Have you ever loved someone so much that you cannot breathe? Have the colors outside become so radiant that you can hardly bare to look, but dare not look away? Have smells become so sweet that you cannot do anything but stand confused and hungry? Does the moon and stars only shine for you and your beloved? Are you so light in your step that you could almost fly away to the most heavenly of all places?
That is love in the highest form - 5511.
The scariest thought on earth - unreturned love. Even worse is not being loved in the way that you need it most. But who is wrong - you or the one who loves you? Are you wrong for not excepting the love the way it comes and expecting it to come the way you desire it? What is wrong with love that is given freely? Why am I so special to demand it be given to me in a certain way? Who am I to descide the right kind of love for me? How would I feel if my love was only recieved in sections. The "best cuts" of my choosing? How aragant is that? Who do we mere mortals think we are judging and picking apart love? The first gift given to us - in this life and the next - LOVE is pure and is best left uninterrupted.
Then does my problem lie in respect? Do I feel as though this may also have faults. This is an area of subjective thought. Our individual standards are unique. Non are the exact same no matter what the constituents believe. So where is the common ground? Where does the compromise and understanding begin? The problem: control and manipulation? How do know when it is or is not present? I believe that these things might be healthy in moderation just like jealousy - but where is line? Where do the two know that only good intentions are met and no malice is ever intended.
When love is true and genuine there should be no barriers or limitations. Do the people in the relationship place these obstacles in the path or are they drawn by an outside force - jealous bystandards? Is it these people who place doubts, limitations, confusion, and barriers made of fear to ruin what they themselves do not know or cannot have? When the outside voices become too much who do we lsiten to? - The one we love who might say anything to keep us near - Or the voice who might have unforseen alterior motives? Do we ever really know? Does it really matter?
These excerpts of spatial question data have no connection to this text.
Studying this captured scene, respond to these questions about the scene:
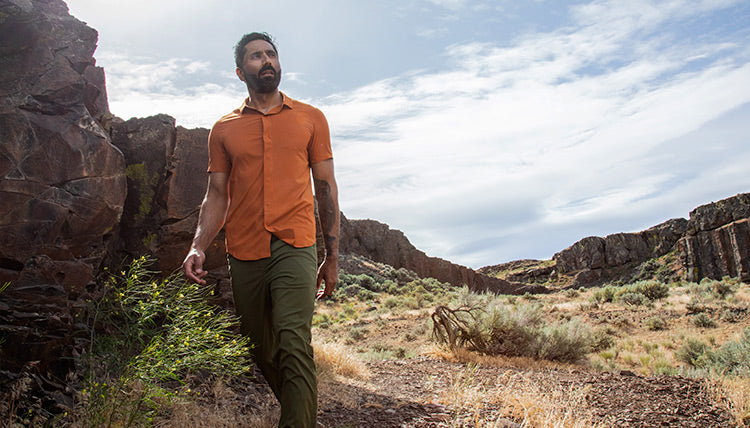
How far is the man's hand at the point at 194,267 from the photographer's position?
115 inches

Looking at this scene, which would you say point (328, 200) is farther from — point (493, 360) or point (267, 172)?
point (493, 360)

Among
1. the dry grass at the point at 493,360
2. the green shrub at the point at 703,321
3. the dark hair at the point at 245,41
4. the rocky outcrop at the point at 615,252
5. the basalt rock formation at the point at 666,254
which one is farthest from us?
the rocky outcrop at the point at 615,252

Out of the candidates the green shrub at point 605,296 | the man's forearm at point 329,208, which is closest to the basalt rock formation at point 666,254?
the green shrub at point 605,296

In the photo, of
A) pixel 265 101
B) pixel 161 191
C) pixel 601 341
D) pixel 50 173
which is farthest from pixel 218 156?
pixel 601 341

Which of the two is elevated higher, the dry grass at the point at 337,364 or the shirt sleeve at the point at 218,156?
the shirt sleeve at the point at 218,156

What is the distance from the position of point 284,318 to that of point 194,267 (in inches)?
28.9

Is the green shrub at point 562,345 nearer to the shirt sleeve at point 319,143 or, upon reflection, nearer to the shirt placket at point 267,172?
→ the shirt sleeve at point 319,143

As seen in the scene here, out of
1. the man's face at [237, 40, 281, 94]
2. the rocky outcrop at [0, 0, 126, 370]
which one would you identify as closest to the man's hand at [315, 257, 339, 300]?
the man's face at [237, 40, 281, 94]

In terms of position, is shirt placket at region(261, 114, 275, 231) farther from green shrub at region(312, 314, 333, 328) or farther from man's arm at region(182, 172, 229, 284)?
green shrub at region(312, 314, 333, 328)

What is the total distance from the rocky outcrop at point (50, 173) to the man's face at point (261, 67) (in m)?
2.60

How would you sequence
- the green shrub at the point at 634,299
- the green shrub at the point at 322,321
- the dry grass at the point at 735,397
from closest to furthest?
1. the dry grass at the point at 735,397
2. the green shrub at the point at 322,321
3. the green shrub at the point at 634,299

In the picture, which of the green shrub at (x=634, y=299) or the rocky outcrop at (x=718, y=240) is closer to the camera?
the green shrub at (x=634, y=299)

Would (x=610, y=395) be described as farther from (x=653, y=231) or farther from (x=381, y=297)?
(x=653, y=231)

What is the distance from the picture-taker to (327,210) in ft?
11.0
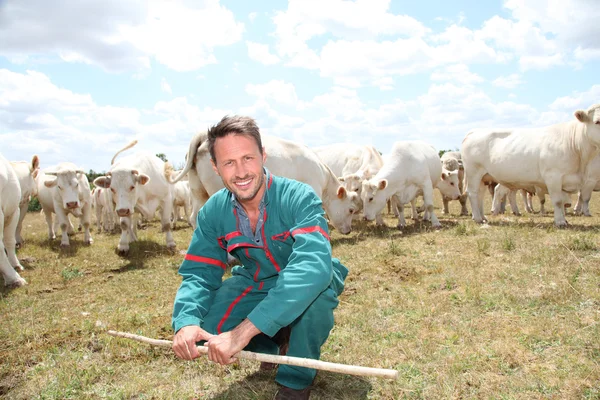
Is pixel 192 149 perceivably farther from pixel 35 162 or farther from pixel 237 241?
pixel 35 162

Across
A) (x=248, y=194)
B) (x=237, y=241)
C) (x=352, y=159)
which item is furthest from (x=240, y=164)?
(x=352, y=159)

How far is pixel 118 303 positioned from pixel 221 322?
3.29 m

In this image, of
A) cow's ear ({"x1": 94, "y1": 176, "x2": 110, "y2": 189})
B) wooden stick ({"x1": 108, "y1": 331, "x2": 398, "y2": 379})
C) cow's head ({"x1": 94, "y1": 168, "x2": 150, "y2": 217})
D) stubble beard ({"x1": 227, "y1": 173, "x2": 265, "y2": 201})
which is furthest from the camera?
cow's ear ({"x1": 94, "y1": 176, "x2": 110, "y2": 189})

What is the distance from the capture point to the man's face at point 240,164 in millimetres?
2941

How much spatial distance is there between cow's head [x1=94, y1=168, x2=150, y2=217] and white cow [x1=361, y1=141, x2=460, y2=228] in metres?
5.14

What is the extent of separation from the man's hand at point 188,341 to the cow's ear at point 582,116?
919 centimetres

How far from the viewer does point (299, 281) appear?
259cm

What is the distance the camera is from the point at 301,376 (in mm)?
2865

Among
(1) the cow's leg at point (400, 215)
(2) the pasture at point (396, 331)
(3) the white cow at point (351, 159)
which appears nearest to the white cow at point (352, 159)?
(3) the white cow at point (351, 159)

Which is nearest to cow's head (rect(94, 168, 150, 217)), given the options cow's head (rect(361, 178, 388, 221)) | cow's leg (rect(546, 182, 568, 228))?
cow's head (rect(361, 178, 388, 221))

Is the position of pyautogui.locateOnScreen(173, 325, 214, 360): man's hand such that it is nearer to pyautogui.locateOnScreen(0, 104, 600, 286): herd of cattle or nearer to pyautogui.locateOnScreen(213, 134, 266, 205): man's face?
pyautogui.locateOnScreen(213, 134, 266, 205): man's face

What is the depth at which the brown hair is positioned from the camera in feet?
9.61

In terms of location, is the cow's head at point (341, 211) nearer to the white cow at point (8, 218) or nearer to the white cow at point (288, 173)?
the white cow at point (288, 173)

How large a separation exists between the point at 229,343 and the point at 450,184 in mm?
13219
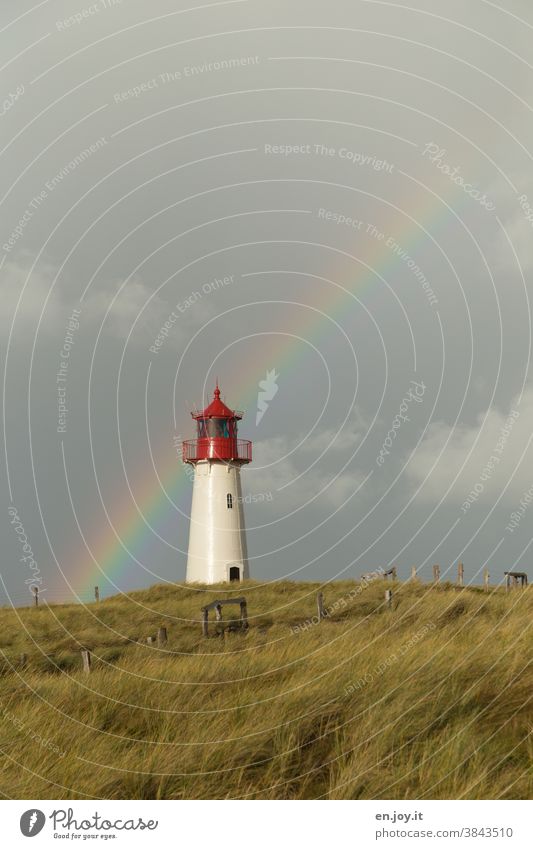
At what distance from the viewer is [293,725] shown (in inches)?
297

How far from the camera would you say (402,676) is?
8703mm

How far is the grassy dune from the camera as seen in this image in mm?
6832

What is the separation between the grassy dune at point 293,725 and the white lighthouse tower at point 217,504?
2955 centimetres

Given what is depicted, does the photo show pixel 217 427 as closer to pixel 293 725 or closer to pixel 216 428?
pixel 216 428

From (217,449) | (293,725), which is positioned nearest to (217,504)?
(217,449)

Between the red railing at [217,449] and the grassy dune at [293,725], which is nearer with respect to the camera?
the grassy dune at [293,725]

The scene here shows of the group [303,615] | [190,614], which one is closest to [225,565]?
[190,614]

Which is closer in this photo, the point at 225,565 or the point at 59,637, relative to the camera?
the point at 59,637

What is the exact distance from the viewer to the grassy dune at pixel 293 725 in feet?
22.4

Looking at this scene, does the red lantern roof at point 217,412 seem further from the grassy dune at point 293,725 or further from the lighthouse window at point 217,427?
the grassy dune at point 293,725

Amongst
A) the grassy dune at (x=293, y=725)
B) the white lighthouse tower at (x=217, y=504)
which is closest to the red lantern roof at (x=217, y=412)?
the white lighthouse tower at (x=217, y=504)

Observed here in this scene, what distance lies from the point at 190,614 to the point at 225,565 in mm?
14039

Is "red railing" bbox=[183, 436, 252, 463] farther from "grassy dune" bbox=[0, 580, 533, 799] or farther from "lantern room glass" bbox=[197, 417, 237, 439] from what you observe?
"grassy dune" bbox=[0, 580, 533, 799]
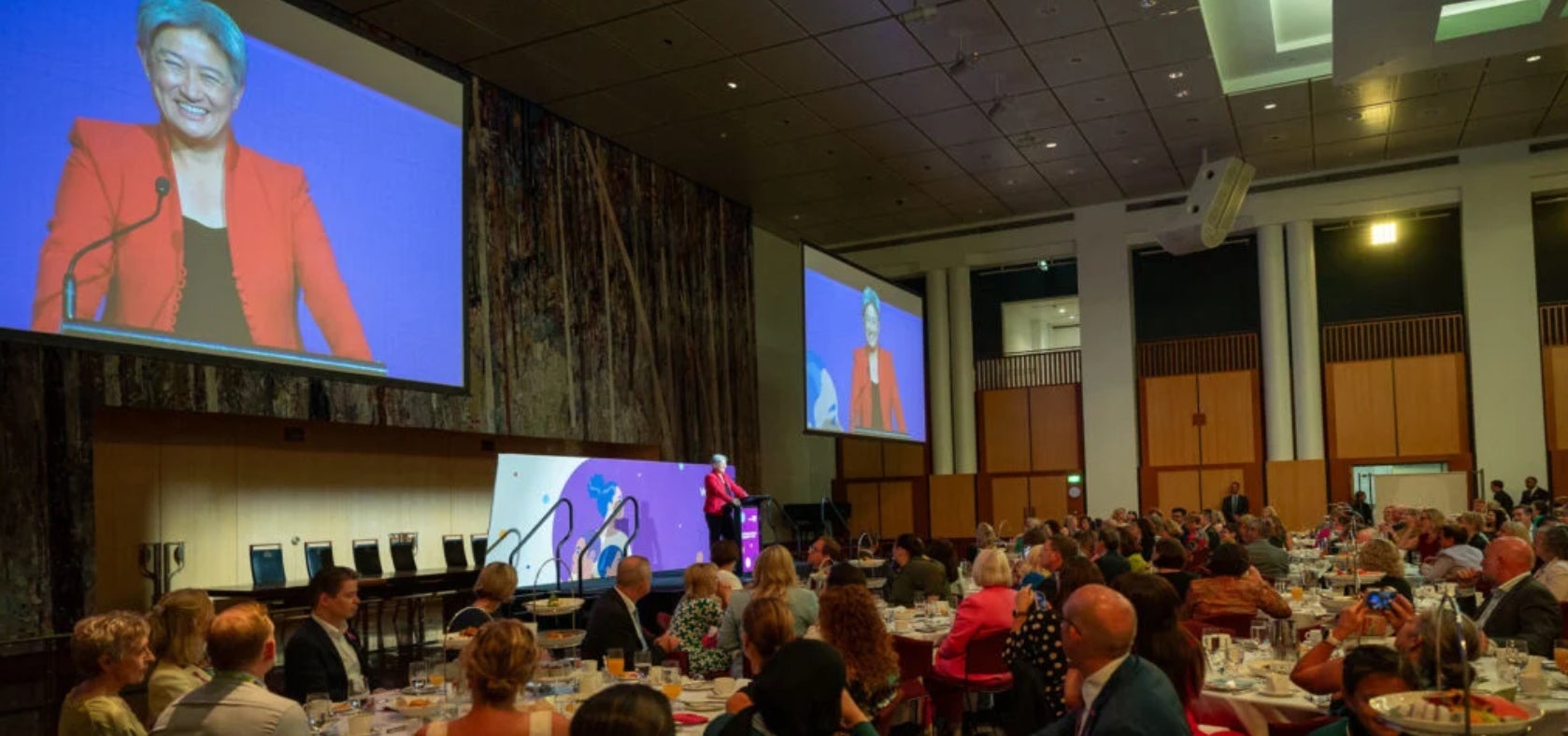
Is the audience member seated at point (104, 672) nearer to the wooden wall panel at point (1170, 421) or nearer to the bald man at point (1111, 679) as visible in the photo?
the bald man at point (1111, 679)

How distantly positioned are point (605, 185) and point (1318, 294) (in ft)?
36.7

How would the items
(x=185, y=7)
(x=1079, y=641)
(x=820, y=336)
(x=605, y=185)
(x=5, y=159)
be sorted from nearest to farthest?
(x=1079, y=641) → (x=5, y=159) → (x=185, y=7) → (x=605, y=185) → (x=820, y=336)

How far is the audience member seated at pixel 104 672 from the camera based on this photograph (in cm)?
336

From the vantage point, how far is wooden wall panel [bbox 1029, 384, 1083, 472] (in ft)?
62.2

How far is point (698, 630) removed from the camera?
18.6ft

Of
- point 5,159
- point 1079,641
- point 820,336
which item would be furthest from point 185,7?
point 820,336

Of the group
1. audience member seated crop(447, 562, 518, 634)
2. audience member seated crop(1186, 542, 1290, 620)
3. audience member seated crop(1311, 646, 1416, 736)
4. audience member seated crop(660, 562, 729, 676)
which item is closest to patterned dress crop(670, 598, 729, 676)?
audience member seated crop(660, 562, 729, 676)

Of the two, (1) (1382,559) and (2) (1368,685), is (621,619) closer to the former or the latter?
(2) (1368,685)

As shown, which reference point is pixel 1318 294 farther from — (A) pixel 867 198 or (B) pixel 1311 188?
(A) pixel 867 198

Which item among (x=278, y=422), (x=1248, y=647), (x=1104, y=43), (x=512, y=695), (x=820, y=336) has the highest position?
(x=1104, y=43)

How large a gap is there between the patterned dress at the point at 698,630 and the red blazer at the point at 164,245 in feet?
12.7

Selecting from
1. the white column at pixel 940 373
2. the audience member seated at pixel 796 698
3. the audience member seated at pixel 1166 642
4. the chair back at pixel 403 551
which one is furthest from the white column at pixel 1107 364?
the audience member seated at pixel 796 698

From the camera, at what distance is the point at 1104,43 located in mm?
11562

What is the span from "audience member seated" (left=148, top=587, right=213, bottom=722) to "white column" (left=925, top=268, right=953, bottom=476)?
16.4 meters
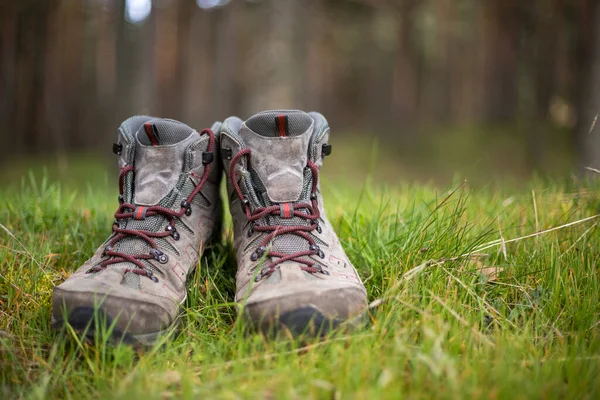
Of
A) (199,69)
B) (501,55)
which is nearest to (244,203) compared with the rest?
(501,55)

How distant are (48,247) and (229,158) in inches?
34.0

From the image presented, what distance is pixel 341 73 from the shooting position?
24.8 metres

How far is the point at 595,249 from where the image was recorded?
5.71ft

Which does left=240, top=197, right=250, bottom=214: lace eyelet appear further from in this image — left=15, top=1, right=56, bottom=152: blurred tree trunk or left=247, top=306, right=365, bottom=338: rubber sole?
left=15, top=1, right=56, bottom=152: blurred tree trunk

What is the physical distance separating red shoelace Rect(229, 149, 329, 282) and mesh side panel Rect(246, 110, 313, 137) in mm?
96

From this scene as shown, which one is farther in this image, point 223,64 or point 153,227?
point 223,64

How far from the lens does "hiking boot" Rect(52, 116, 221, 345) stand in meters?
1.28

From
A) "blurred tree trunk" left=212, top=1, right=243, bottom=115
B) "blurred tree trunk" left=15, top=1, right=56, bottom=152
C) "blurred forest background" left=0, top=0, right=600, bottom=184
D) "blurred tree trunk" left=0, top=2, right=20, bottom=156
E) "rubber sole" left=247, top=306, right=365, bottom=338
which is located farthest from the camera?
"blurred tree trunk" left=15, top=1, right=56, bottom=152

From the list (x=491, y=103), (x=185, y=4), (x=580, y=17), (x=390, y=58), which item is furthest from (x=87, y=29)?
(x=580, y=17)

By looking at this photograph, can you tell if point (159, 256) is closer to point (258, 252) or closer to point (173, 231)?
point (173, 231)

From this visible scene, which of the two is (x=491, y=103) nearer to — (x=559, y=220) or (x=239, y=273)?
(x=559, y=220)

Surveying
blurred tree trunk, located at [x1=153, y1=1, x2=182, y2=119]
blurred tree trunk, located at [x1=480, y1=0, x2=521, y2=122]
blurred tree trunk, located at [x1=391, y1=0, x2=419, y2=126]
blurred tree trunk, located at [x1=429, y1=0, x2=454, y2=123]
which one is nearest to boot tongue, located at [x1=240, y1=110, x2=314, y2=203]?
blurred tree trunk, located at [x1=480, y1=0, x2=521, y2=122]

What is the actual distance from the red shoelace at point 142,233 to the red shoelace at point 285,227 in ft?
0.58

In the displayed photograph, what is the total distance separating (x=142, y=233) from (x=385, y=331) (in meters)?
0.83
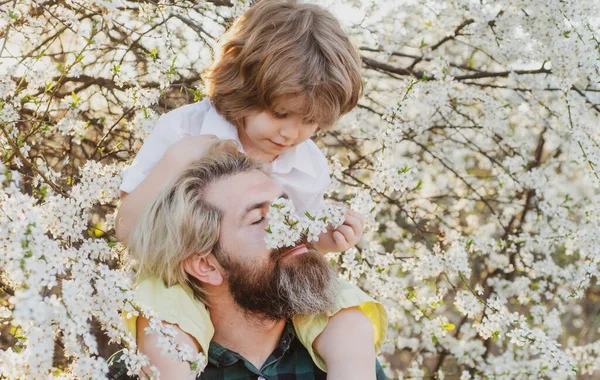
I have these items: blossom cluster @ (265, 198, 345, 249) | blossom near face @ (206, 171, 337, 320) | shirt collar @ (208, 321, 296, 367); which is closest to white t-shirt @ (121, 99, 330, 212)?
blossom near face @ (206, 171, 337, 320)

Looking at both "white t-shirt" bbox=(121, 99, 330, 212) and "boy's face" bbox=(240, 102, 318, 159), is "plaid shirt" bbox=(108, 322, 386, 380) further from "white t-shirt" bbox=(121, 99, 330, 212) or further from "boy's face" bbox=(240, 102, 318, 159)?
"boy's face" bbox=(240, 102, 318, 159)

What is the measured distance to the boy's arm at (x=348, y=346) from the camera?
7.52ft

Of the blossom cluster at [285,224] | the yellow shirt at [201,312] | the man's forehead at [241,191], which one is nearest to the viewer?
the blossom cluster at [285,224]

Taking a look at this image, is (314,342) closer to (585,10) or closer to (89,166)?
(89,166)

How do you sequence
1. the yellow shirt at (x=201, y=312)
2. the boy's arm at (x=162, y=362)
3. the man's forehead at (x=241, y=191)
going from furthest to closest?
the man's forehead at (x=241, y=191) → the yellow shirt at (x=201, y=312) → the boy's arm at (x=162, y=362)

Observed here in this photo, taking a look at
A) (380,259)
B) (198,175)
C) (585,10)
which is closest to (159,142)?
(198,175)

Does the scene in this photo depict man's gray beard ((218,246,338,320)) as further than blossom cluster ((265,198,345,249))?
Yes

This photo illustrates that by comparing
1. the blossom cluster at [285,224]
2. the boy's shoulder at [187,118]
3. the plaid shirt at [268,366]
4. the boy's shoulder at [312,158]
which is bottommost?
the plaid shirt at [268,366]

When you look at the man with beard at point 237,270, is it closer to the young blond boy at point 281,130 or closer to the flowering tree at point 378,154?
the young blond boy at point 281,130

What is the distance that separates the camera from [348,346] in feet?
7.63

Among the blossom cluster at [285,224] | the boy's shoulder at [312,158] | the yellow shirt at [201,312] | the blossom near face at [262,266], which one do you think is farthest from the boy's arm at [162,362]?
the boy's shoulder at [312,158]

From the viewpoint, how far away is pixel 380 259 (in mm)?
3350

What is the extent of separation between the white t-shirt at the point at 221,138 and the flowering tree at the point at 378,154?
13cm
We only have control over ourselves and any choices that are made bare the price of karma - good or bad. So does it really matter if our other half is unfaithful, untrue, or desceptive? Yes, if they are your true love then it could be argued that any character flaw or bad descision is a direct reflection of you. How? If they are your true love then they are a mirror image of you. Any blemish is then reflected on you, and you on them. You are no longer a single entity - you are an inseperable pair. Ying and Yang. Your triumphs bring you closer and your obstacles -- ? Where is the line in the sand? Where do you not cross? When has it reached the point that you begin to question the basis of the Love?
Where does loyalty fall into the equation? You must have loyalty for the pair and for each individual. So how do you keep the two in check when the balance begins to tilt? Whose job is it, and what is the par? If it is true love, then true happiness by individuals divided cannot happen. They are a pair and pair they must stay to enjoy the spoils and triumphs of life. Remember they are Ying and Yang. One cannot exist without the other and together they are unstoppable.
I will leave you with this - what is more admirable .... to sacrifiice and love true, or possibly ruin the best thing that has ever happened to you by following the current status quo and what the crowd dictates? What will you choose? What kind of love do have for your other half?
I will always love my other half. They maybe on the other side or just in the next room. We may disagree or make a passionate platform. I will never leave even though I might not be exactly with you. I love you always and nothing will ever change that.